Injured Workers’ Personal Injury Claims Not Precluded By Workers’ Compensation Statute

Kollman & Saucier
Kollman & Saucier
12/01/2022

The classification of workers as employees or independent contractors has a number of implications regarding liability for workplace related actions, including those under discrimination, wage and hour, tax, unemployment, and workers’ compensation laws.  

The Fourth Circuit Court of Appeals recently addressed the issue in the context of state tort law claims brought by three individuals working for Eastman Chemical Co. in South Carolina. Zeigler v. Eastman Chemical Company, No. 19-1643 (4th Cir. Nov. 23, 2022).  The court determined that the individuals were independent contracts who could bring state tort claims following their injuries in a 2016 workplace accident because South Carolina’s workers’ compensation statute did not provide the exclusive remedy for the workers’ injuries.

The decision stems from a 2016 industrial accident in which three contractors were severely injured, one fatally, when a pump exploded during maintenance.

The company sought to dismiss the individuals’ state-law personal injury claims, arguing that the workers were “statutory employees” under the state’s workers’ compensation law and, therefore, that the court lacked jurisdiction.  The trial court agreed with the company and dismissed the claims.  The workers appealed.  Before issuing a decision on the substantive legal question, the Fourth Circuit waited on the South Carolina Supreme Court to decide a case that would impact the appellate court’s decision — Keene v. CNA Holdings, LLC, 870 S.E.2d 156 (2021).  In Keene, the South Carolina Supreme Court held that “when an employer makes a ‘legitimate business decision’ to outsource a portion of its work, the contractors it hires to perform that work are not ‘statutory employees’ for workers’ compensation purposes.” 

Workers’ compensation laws provide employees a more efficient mechanism to obtain compensation for workplace injuries.  The tradeoff for employees is they do not have the right to bring tort claims for such injuries.

Under South Carolina law, however, not all independent contractors are exempt from the workers’ compensation law’s ambit.  The workers’ compensation law applies, even to independent contractors, when an employer “undertakes to perform or execute any work which is part of his trade, business or occupation and contracts” with an independent contractor to complete that work. 

The company argued that the three workers, while independent contractors, were injured while performing work that was part of its business and, consequently, that they fell within the exclusive reach of the workers’ compensation law.

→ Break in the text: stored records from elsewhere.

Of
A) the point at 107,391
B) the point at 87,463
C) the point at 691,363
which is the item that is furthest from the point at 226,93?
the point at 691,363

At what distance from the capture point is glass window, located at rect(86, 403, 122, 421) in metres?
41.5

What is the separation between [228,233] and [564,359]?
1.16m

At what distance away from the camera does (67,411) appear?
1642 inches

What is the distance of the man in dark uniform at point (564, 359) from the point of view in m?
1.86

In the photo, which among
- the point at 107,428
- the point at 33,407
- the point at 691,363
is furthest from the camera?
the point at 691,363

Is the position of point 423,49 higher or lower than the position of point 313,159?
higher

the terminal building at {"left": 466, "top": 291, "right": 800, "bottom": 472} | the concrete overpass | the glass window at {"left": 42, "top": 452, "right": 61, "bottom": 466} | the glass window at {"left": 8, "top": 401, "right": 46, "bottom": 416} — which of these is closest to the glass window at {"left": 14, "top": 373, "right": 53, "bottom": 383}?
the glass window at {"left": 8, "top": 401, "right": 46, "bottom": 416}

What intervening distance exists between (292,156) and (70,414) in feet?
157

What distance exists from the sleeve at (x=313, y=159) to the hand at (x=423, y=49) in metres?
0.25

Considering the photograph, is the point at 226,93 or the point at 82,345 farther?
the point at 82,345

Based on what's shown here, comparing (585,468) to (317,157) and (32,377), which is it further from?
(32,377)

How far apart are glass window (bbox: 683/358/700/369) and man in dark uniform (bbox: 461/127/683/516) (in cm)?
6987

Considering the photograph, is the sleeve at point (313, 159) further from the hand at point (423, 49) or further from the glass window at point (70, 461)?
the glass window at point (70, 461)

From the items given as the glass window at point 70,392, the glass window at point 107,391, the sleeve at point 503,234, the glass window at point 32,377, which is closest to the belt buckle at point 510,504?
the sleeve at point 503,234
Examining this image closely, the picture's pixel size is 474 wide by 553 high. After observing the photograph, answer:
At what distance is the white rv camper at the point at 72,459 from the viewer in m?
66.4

Eastman opened its plant in Calhoun County, South Carolina in 1967.  In 2011, the company sold the facility to DAK Americas LLC and terminated nearly all of its plant employees.  Most of the 400 employees were subsequently employed by DAK who contracted with Eastman to operate and maintain various production lines at the plant.  The effect of this arrangement was that DAK’s workforce consisted of employees who had previously done the same work by Eastman’s former, and now DAK’s, employees.  DAK contracted with another entity to provide supplemental maintenance and other services at the plant.

There was no dispute that the company’s decision to outsource its maintenance and repair work was a legitimate business decision.  The workers, therefore, were independent contractors and not statutory employees at the time of the accident and could bring state law tort claims based on their injuries. 

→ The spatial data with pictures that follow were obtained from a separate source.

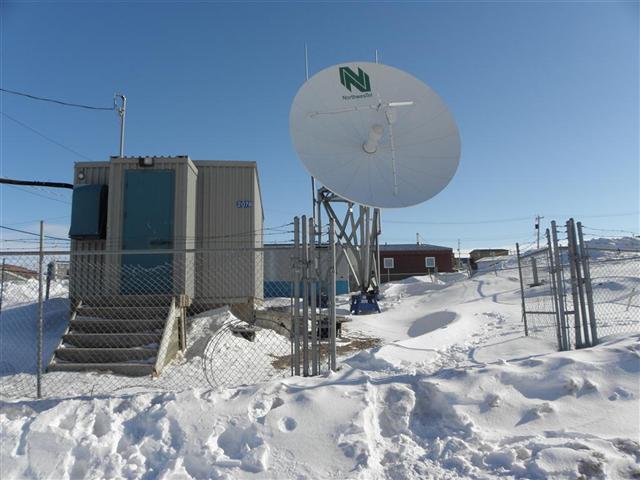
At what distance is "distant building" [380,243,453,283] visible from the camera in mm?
40750

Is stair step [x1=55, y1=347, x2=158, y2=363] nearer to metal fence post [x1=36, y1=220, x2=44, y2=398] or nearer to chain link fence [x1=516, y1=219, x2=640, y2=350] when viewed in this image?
metal fence post [x1=36, y1=220, x2=44, y2=398]

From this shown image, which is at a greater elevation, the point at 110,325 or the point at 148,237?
the point at 148,237

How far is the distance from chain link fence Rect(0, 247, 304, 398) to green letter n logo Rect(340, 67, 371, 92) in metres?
4.53

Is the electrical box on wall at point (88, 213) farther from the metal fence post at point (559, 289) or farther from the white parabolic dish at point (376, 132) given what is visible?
the metal fence post at point (559, 289)

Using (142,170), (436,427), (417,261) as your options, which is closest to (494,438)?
(436,427)

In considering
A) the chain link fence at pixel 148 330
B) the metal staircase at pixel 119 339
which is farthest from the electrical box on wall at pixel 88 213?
the metal staircase at pixel 119 339

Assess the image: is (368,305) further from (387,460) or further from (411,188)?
(387,460)

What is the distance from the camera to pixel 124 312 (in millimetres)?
8992

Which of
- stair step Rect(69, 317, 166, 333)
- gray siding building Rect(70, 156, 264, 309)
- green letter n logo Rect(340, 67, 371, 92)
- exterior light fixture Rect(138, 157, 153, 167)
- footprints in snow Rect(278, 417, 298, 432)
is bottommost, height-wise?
footprints in snow Rect(278, 417, 298, 432)

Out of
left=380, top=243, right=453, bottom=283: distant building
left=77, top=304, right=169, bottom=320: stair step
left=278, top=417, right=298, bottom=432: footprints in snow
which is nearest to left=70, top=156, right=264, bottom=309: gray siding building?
left=77, top=304, right=169, bottom=320: stair step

Under Keene, “[w]hen a company makes the ‘legitimate business decision to outsource’ a portion of its labor force, the contractors it then hires are no longer part of its ‘trade, business or occupation.’”  In this case, the company sold its plant in 2011 and laid off most of its 400 employees.  The company “made a ‘legitimate business decision to outsource’ its operations and maintenance work to” the subcontractor who employed the three injured workers.  The maintenance and repair work, the company decided, was not part of its trade, business, or occupation.  For this reason, the appellate court reversed the district court’s judgment and remanded the case for further proceedings.

Zeigler provides an example of the impact of business and worker classification decisions.  A company might have many legitimate reasons for altering its organizational structure.  In making such decisions, one unintended consequence may just be the opportunity for the type of personal injury lawsuits that resulted here, which were not covered by South Carolina’s workers’ compensation law.